Viva Death - Viva Death (Cover Artwork)
Staff Review

Viva Death

Viva Death (2002)

Vagrant


Viva Death is mainly the brainchild of Trever Keith and Scott Shiflett of Face To Face. Sure, Josh Freese [of the Vandals, Devo, A Perfect Circle, and more] plays drums on the disc, and Chris Shiflett [of Foo Fighters/No Use For A Name] plays guitar, but this is mainly Trever and Scott's project.

I am thereby not surprised that it sucks.

Okay, a lot of you are pissed at me right now, so go ahead and post comments about how much I suck, how fat I am, etc.

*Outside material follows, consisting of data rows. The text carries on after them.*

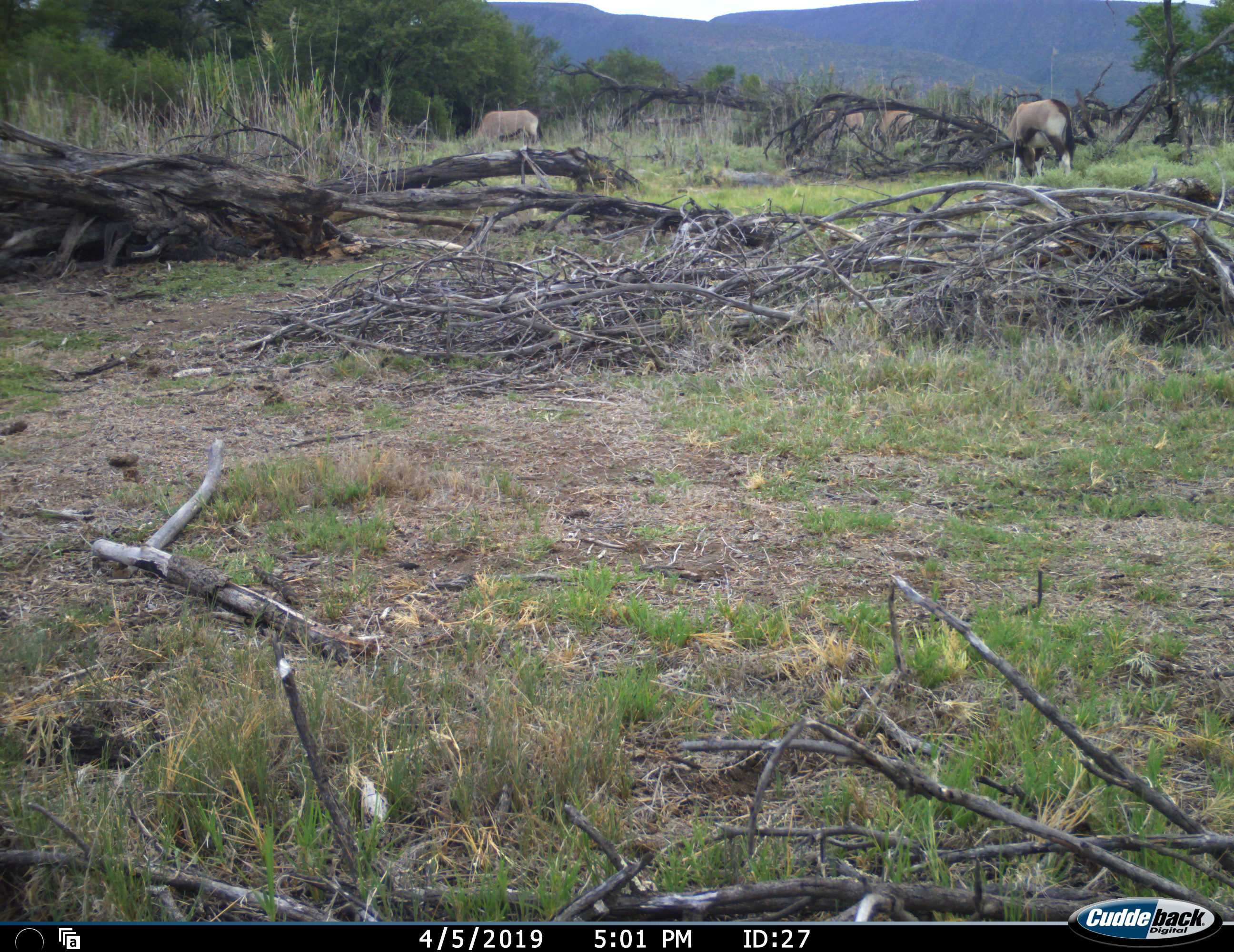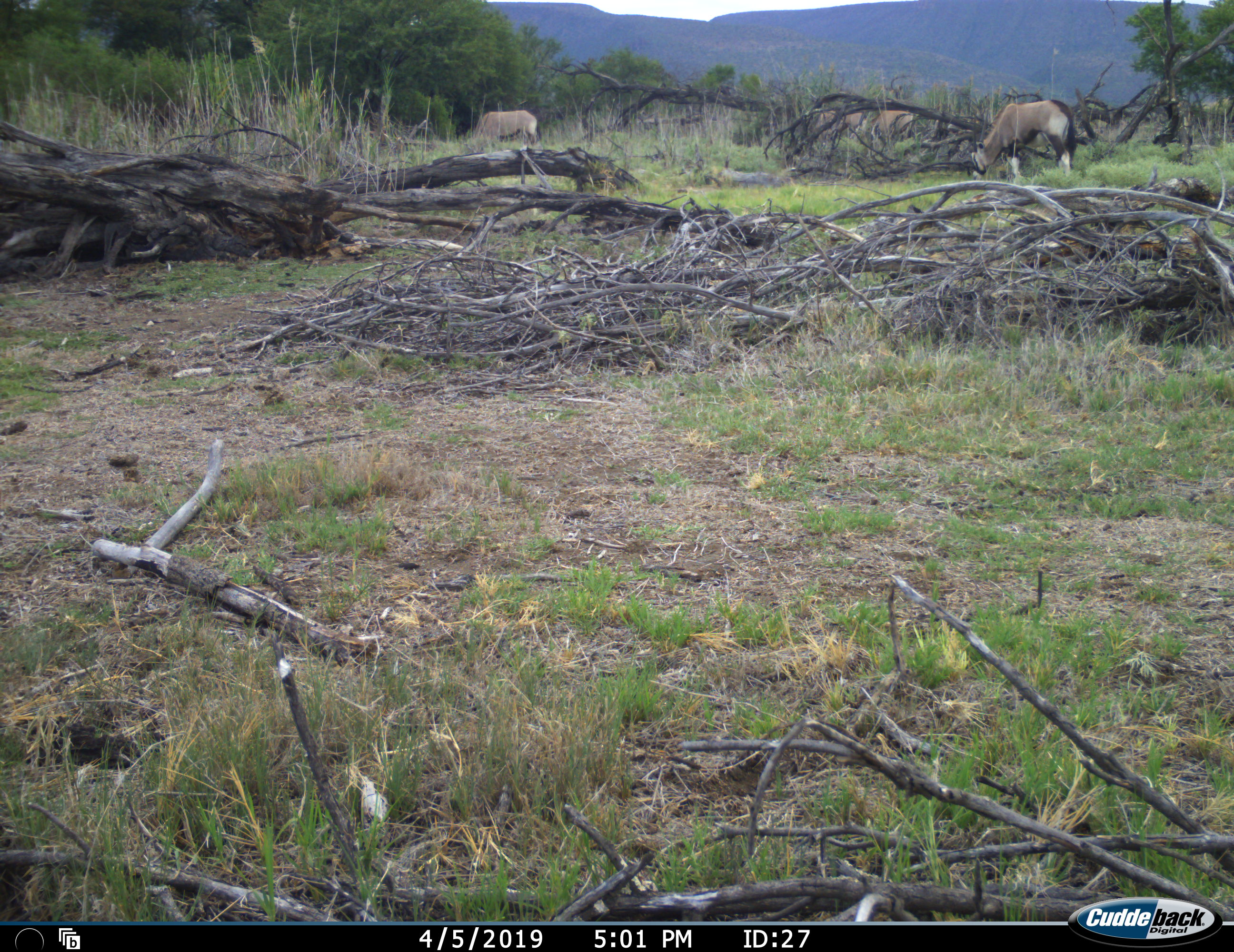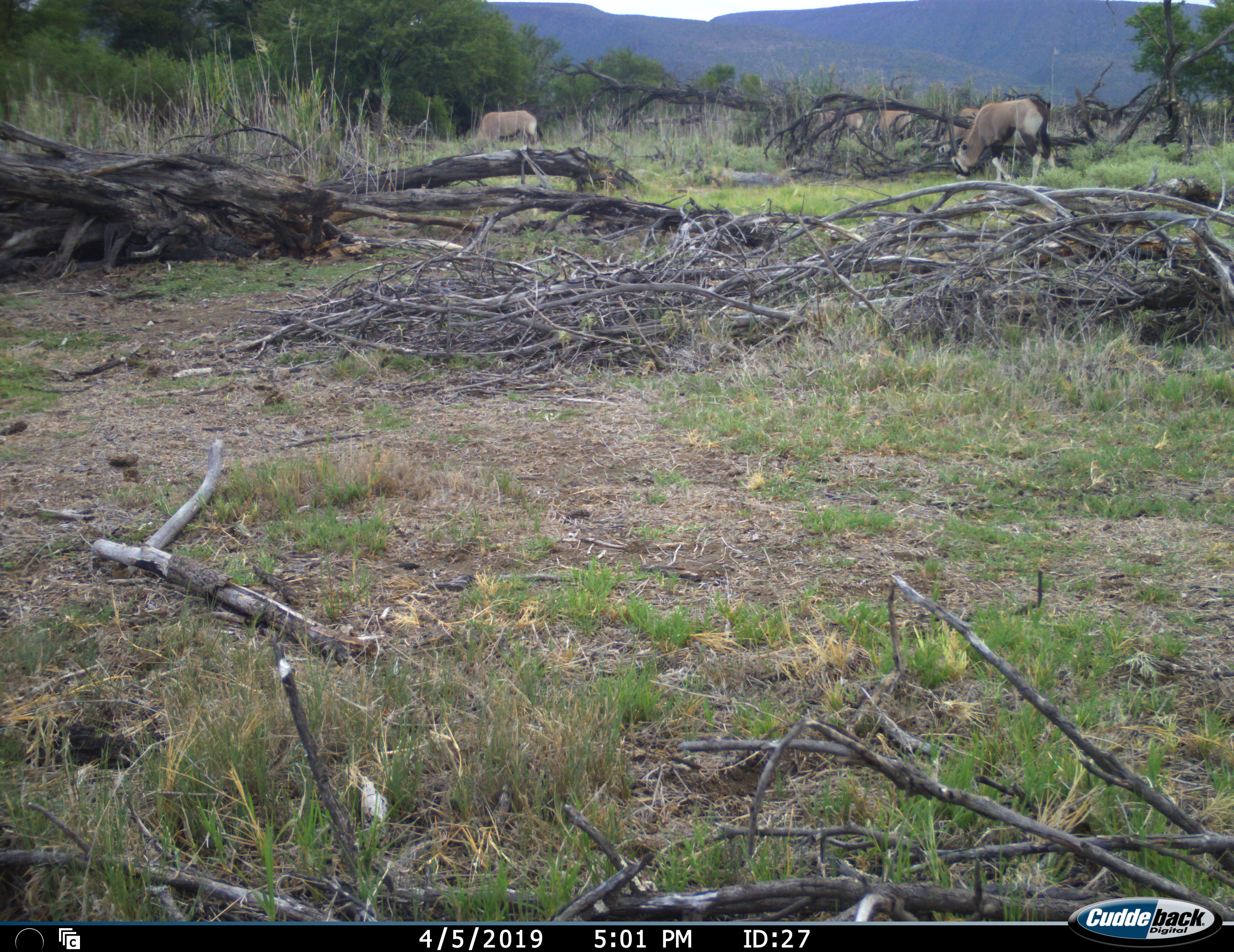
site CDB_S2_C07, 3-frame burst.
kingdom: Animalia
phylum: Chordata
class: Mammalia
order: Artiodactyla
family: Bovidae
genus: Oryx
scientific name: Oryx gazella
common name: gemsbok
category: oryx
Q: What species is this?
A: Oryx (gemsbok) (Oryx gazella).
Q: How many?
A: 5.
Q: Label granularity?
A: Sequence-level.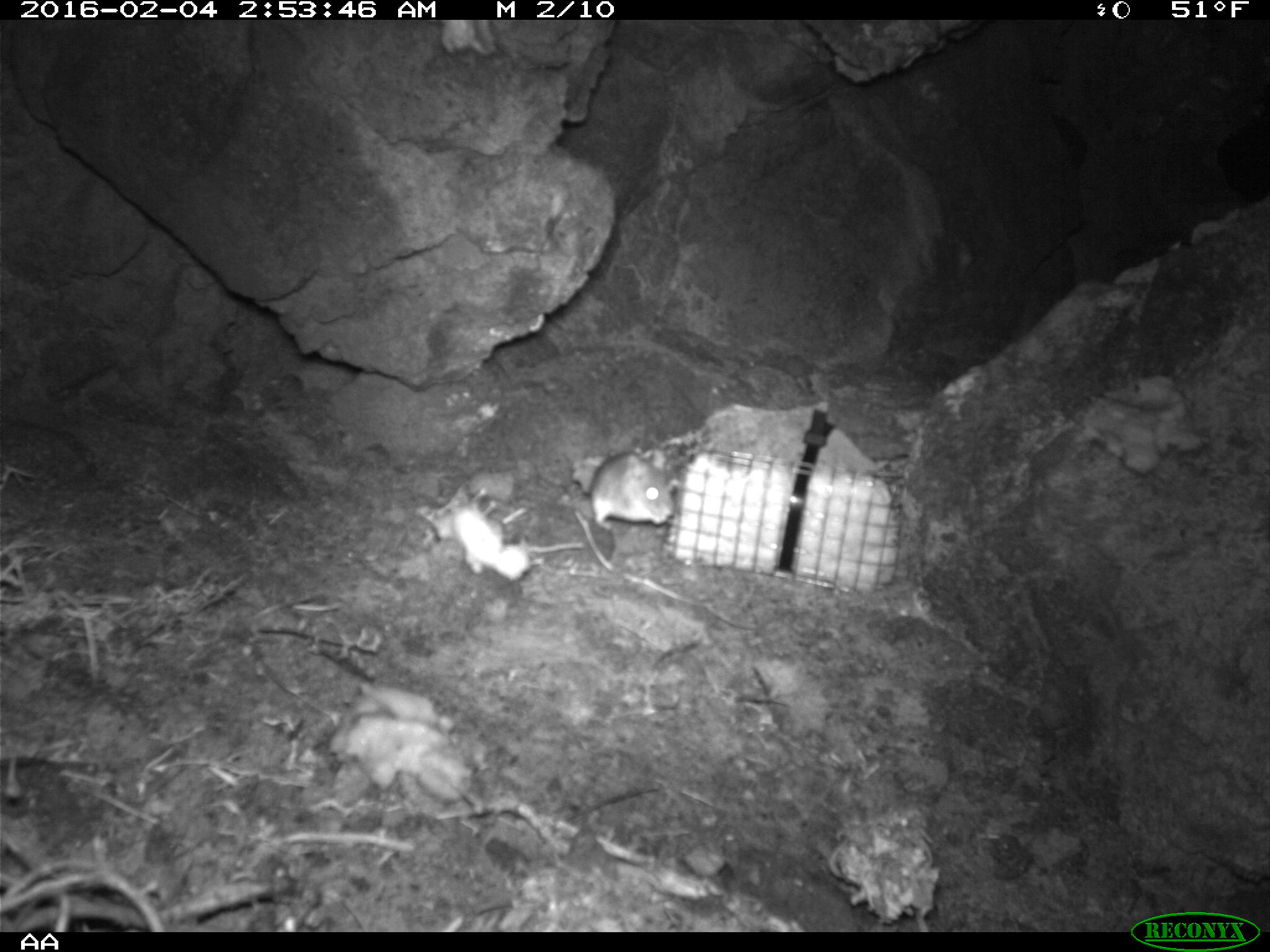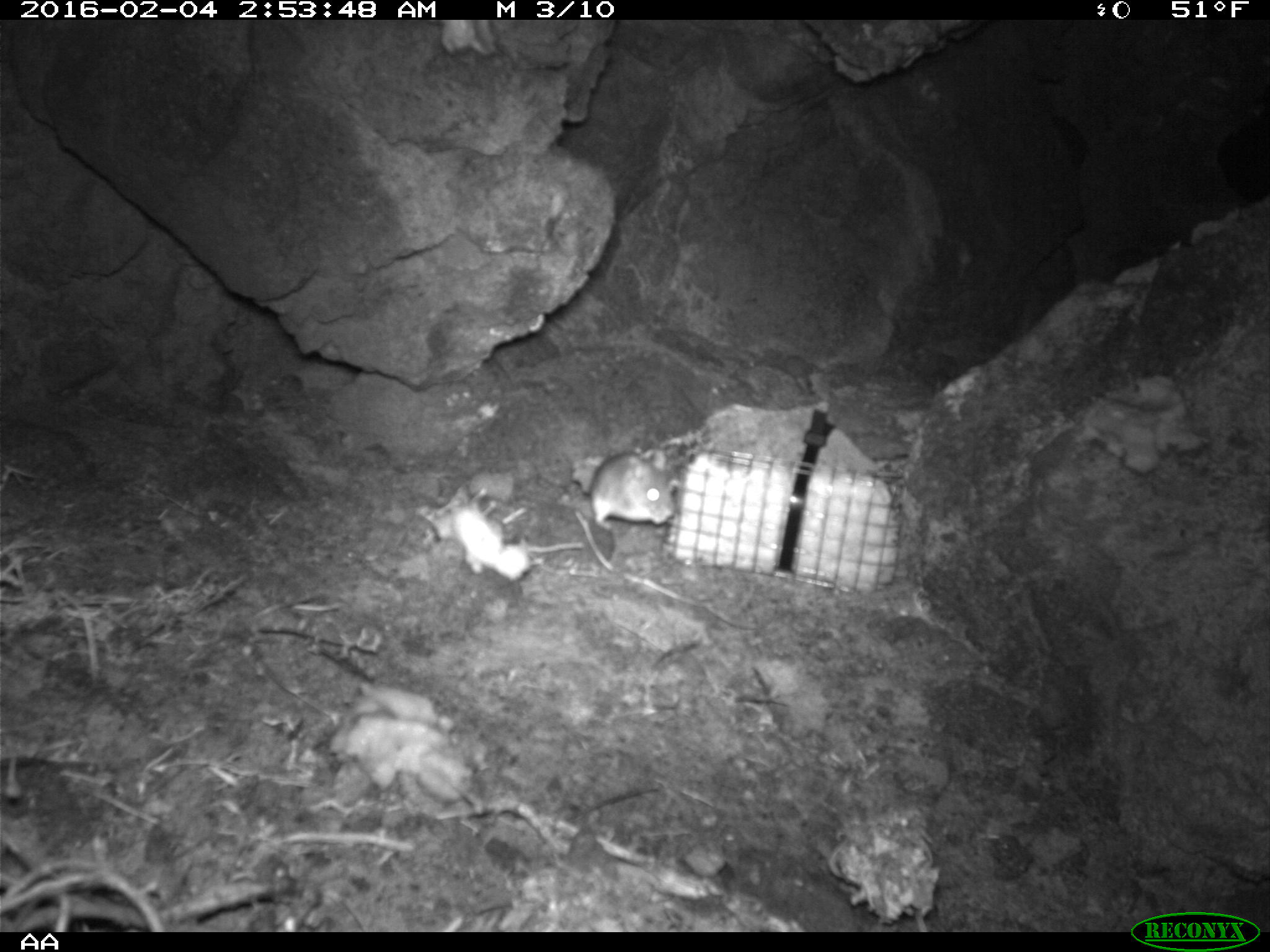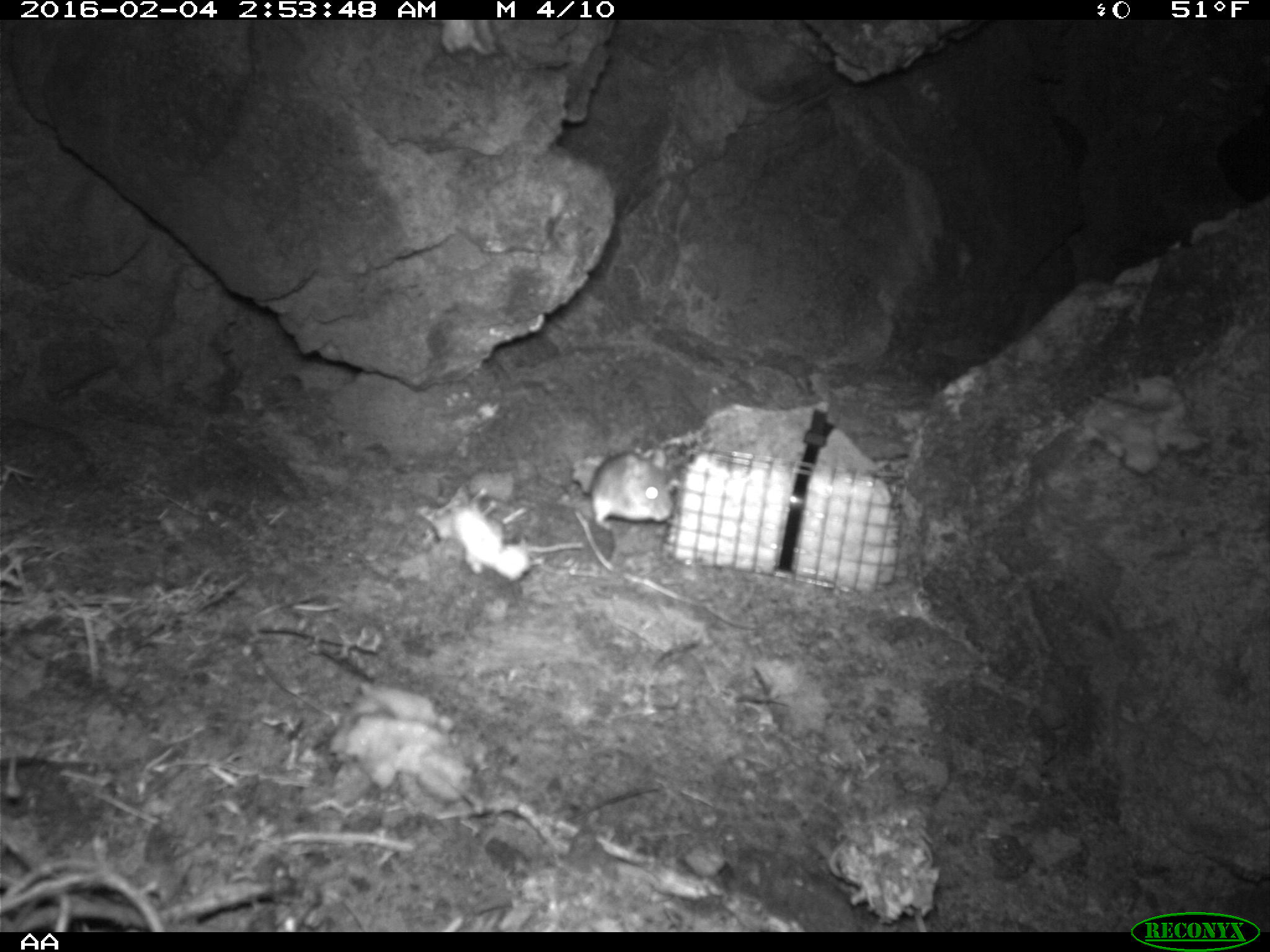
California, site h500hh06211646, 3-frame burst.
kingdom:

But if you actually buy this album, you will come to the same conclusion as I do: this is just bad.

The premise behind the band is all the guitars are baritone guitars - this means they are tuned in between your typical electric guitars and bass guitars. To quote the press release, "[the instruments have a] natural predisposition to create dangerous music." If that still doesn't make sense to you, think of the sinister themes from all the James Bond movies, and cross them with some minor key surf music [think the theme from Pulp Fiction]. Then add in Trever Keith's predictable monotone voice, and you have Viva Death.

I'll admit, the first couple of songs have my toes tapping. "Fundamentalist" is a great rocking opener to the disc, and it's followed by the CD's strongest cut, "the Start Up." Both these songs incorporate the influences stated earlier, and yet, both sound different enough to allow the listener to groove to both.

So where's the problem lie? In the majority of the album's other 13 tracks. They all just blend together. There is only so much you can do with a baritone guitar, and these guys pretty much covered all the bases after a handful of songs. The music just gets stale, old, repetitive, and headache inducing after a while, with only one minor respite: the campy pseudo-lounge jazz of "The Rigor Mortis Shake" halfway through the album. After that, it's just more of the same until the CD concludes at a way too heavyhanded 45:10.

Everyone always talks about Keith's ability to write thought provoking and intelligent lyrics, but why bother when you can't even understand what he's singing for the majority of the album? The vocals are so muddied on this album it's not even funny. They really wanted the guitars to take precedence over the words, which is simply pointless because a gimmick such as that wears thin really quickly.

There is really no reason you should buy this, unless you're a completist of some sort. I'd rather put on the latest Face To Face record than sit through this album again.